What he said about rewriting was particularly illuminating to me and I felt a shift in my consciousness about the whole rewriting process – when you’re writing from scratch, it can be hard but once you’ve got it down, then the real fun begins as you rewrite it because you have the whole picture in front of you. (A small note: sometimes when one finds himself in a state of flow, the writing can just pour out effortlessly.)
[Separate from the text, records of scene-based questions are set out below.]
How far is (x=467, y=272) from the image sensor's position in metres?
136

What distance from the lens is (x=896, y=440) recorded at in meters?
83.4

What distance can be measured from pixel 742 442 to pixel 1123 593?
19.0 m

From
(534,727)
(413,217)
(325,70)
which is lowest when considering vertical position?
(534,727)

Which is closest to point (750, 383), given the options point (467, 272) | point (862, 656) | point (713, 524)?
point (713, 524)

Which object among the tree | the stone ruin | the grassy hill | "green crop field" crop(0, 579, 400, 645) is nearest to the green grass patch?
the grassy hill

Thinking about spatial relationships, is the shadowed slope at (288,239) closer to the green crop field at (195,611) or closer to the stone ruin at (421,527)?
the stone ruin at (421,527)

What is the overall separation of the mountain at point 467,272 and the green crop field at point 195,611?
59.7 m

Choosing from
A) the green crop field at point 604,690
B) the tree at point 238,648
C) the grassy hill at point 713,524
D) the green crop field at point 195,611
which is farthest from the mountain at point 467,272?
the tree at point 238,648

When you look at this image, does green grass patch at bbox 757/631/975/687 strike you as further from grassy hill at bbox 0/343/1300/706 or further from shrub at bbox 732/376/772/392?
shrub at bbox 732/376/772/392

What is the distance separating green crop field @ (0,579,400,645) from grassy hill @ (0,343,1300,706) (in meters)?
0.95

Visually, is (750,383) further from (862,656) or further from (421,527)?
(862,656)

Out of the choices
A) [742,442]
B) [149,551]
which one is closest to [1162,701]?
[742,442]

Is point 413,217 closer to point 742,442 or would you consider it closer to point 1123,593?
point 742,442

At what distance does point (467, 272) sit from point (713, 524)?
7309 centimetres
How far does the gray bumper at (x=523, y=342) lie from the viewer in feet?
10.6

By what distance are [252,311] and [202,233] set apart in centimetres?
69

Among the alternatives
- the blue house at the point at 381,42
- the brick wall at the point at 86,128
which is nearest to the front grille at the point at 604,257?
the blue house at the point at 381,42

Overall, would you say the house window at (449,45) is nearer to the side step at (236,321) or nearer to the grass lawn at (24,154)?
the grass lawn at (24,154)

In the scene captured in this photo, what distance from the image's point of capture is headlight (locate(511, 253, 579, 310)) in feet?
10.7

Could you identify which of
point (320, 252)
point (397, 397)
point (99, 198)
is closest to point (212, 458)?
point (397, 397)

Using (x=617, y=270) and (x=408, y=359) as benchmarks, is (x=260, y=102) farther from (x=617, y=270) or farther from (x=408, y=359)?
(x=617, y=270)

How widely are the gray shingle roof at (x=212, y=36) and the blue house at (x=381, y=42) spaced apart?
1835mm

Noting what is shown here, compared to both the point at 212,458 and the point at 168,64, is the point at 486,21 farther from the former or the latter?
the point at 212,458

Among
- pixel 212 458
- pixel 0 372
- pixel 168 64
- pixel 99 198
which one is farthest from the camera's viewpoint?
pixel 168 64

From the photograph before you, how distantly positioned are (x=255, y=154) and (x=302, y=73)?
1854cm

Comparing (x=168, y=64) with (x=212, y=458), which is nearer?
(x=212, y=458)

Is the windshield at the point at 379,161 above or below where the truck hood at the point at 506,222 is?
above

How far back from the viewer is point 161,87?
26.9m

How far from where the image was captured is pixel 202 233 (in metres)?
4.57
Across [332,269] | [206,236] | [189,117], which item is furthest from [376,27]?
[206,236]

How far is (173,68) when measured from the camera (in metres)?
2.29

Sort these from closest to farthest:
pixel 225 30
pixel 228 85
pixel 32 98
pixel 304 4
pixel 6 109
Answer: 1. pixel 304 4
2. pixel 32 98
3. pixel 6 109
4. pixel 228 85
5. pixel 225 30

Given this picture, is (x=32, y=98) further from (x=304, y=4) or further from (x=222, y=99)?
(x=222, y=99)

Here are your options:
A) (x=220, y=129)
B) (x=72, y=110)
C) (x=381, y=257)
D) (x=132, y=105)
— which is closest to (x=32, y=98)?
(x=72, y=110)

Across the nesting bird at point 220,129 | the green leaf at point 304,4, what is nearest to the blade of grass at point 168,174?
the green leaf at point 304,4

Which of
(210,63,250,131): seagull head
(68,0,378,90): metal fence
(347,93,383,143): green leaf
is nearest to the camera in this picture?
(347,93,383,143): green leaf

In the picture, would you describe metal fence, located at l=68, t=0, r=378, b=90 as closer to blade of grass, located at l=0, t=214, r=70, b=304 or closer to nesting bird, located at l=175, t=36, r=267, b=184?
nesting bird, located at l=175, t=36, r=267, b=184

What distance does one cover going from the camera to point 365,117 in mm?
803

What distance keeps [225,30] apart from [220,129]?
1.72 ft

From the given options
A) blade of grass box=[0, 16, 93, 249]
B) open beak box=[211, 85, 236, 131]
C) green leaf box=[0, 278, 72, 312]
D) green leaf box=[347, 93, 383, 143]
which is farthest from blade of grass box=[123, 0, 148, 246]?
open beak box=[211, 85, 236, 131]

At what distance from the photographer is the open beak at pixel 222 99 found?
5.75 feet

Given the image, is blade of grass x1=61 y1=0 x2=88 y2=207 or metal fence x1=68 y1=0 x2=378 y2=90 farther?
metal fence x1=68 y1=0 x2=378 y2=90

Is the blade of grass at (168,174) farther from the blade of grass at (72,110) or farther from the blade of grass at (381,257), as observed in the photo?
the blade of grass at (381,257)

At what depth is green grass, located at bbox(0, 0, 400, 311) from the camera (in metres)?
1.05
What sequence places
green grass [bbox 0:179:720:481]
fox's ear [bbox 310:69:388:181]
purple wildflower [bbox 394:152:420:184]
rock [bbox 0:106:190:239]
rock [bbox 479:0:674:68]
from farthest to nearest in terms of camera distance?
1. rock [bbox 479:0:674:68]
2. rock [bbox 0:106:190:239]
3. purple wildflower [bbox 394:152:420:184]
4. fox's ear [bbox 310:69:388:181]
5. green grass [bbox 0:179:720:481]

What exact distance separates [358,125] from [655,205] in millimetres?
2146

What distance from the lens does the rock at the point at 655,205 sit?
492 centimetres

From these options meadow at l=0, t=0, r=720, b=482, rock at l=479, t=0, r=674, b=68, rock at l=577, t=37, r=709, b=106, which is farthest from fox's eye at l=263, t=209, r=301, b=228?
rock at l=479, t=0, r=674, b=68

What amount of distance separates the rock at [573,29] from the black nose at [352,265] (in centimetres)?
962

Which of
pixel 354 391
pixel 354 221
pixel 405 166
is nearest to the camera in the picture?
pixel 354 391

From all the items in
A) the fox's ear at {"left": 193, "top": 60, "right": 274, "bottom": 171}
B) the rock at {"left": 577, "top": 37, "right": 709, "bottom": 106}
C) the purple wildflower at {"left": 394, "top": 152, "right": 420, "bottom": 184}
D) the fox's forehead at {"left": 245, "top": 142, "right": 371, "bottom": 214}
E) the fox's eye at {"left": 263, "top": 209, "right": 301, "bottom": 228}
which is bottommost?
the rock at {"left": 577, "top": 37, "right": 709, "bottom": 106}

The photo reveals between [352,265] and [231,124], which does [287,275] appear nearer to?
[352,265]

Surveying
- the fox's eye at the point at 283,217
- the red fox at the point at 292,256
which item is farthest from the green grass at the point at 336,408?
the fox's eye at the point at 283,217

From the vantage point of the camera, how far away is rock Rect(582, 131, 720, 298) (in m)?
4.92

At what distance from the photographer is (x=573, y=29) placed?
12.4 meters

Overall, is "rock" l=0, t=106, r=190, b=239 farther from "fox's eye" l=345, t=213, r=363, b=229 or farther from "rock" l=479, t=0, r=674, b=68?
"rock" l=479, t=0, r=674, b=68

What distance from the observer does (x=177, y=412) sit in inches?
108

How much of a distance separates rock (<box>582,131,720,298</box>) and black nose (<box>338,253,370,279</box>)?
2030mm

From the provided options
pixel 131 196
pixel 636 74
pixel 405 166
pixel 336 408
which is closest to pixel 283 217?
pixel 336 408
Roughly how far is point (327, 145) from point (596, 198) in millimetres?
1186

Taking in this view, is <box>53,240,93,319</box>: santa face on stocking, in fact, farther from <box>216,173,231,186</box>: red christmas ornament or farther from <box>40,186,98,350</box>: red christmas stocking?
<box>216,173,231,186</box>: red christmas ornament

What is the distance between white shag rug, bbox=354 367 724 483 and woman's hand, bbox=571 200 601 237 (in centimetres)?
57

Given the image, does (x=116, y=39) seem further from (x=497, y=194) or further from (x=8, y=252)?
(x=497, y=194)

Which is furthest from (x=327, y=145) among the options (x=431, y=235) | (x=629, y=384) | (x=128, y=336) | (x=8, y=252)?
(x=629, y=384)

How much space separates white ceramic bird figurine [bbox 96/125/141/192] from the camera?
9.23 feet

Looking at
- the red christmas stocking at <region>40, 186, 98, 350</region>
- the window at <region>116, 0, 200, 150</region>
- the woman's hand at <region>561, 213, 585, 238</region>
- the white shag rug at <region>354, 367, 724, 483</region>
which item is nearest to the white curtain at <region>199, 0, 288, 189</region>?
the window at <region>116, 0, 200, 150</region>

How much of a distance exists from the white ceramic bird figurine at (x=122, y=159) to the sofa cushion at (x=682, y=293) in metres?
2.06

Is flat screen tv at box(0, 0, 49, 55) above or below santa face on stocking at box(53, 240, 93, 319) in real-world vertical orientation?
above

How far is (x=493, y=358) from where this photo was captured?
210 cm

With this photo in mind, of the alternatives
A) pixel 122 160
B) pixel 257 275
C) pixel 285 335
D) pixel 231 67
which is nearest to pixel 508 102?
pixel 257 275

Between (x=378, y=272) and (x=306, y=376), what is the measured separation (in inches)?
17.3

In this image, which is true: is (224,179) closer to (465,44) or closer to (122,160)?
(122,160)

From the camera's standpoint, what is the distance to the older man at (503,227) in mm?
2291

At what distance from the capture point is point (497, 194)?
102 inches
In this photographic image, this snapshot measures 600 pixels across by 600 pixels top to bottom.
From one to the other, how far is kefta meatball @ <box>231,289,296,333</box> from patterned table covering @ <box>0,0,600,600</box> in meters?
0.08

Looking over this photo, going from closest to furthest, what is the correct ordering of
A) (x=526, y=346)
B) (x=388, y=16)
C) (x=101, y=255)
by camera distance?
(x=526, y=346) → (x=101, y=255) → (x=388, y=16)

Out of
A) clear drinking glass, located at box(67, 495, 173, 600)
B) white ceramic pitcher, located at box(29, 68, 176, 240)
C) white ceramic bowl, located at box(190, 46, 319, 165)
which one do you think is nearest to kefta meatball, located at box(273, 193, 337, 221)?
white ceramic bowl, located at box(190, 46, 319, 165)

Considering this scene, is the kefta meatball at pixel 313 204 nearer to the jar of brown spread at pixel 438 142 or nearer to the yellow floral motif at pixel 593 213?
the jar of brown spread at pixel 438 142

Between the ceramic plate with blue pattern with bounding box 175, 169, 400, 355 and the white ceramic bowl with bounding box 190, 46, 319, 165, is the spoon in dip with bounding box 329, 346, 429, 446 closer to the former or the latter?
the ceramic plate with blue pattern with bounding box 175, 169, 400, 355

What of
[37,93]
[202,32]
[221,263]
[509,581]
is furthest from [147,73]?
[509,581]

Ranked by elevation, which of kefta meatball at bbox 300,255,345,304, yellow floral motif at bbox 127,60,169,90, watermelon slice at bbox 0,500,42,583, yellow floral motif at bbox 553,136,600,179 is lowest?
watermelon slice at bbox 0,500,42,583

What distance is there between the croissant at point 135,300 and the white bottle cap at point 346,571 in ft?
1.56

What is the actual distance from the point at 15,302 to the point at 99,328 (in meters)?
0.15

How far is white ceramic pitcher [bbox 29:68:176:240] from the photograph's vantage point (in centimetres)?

Depending on how one rewrites depends on as much as the writer as the technology being used to write. When I’m on a computer and revising anything I’ve written, whether it’s a post or essay, etc., after I’ve written it I’ll sometimes move around the paragraphs and change their order – as P.G. Wodehouse said, “one can see that page one ought to have been five pages earlier”. Using paper and pen (my preferred way), I will cross things out and make changes in the margins or a post-it note (or a scrap of paper stapled to the page), drawing arrows to and from paragraphs to rearrange. Sometimes I’ll tear out a page and rewrite the whole thing in the moment, until I have a couple drafts of the same scene. In some ways, there’s a greater feeling of productivity when doing it on paper because one can see all the changes made and also because it’s tangible. There’s a sense of value that can’t be felt in the same way as when one hits the delete key; a feeling of finality of words that are gone forever.